The problem:
Transcribe the passage of the Harbour Place article below verbatim, starting at "PJD has registered" and ending at "24-acre residential development.".

Excerpt:
Malaysia Property News is a free resource website sharing Daily Property News & information about Property in Malaysia, which related to, Property Market, Property Investment, Commercial Property , Hot Properties Malaysia, Real Estate, Retail Shop, Business Park, Condominium Malaysia, Terraces & Apartment Malaysia, Houses, Residence, Resort and many more.

Tuesday, June 2, 2009

PJD to unveil third phase of Harbour Place

Lim Lian Seng pointing to the proposed sky bridge linking Menara PJD to the Star LRT and KL monorail stations.

KUALA LUMPUR: PJ Development Holdings Bhd (PJD) targets to launch the third phase of its Harbour Place project, the Ocean View Residences, in Penang with a gross development value of RM83mil by the middle of this month.

Chief operating officer Lim Lian Seng said the project, which consists of 386 condominium units with built-up areas of 938 and 1,100 sq ft, was located on a three-acre site near Penang Sentral transport hub.

Targeted at young working adults and scheduled for completion within three years, the building has incorporated distinct green elements such as eco-friendly landscaping and “sky garden”.

This is part of the group’s compliance with the Green Building Index endorsed by the Malaysian Institute of Architects.

PJD has registered an average sales of 90% for phase one, Park View Residences, and phase two, Sea View Residences, of its 24-acre residential development.

Year-to-date, the group has registered some RM120mil sales from its one new and nine existing projects.

Among its existing projects are its flagship development – Swiss Garden Residences and Endah Promenade in Kuala Lumpur and Impian Meridien in Subang Jaya.

Data section:
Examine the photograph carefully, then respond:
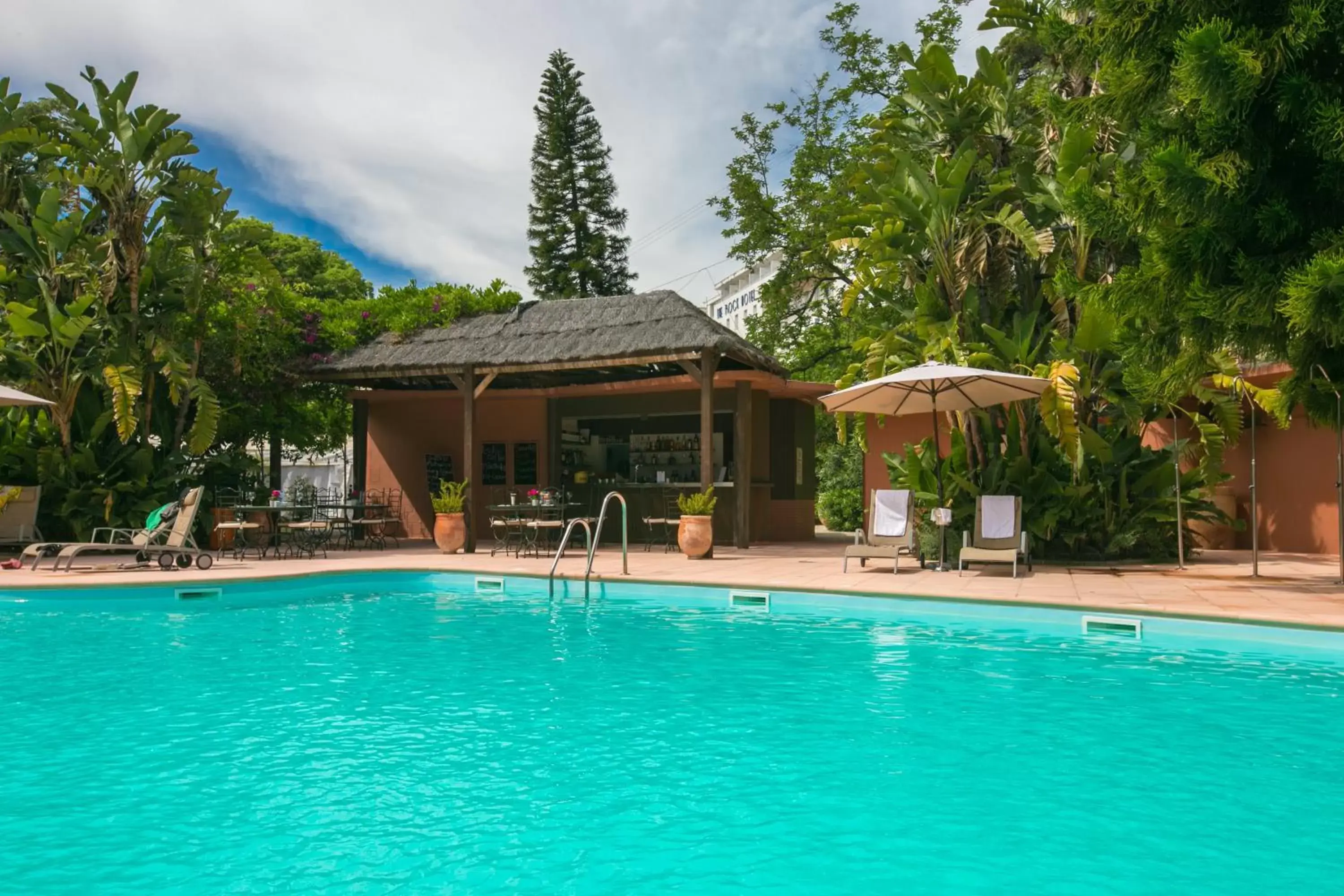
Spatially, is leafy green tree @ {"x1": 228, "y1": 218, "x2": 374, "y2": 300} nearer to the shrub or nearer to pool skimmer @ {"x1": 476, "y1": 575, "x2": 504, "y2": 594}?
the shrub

Answer to this task:
PJD has registered an average sales of 90% for phase one, Park View Residences, and phase two, Sea View Residences, of its 24-acre residential development.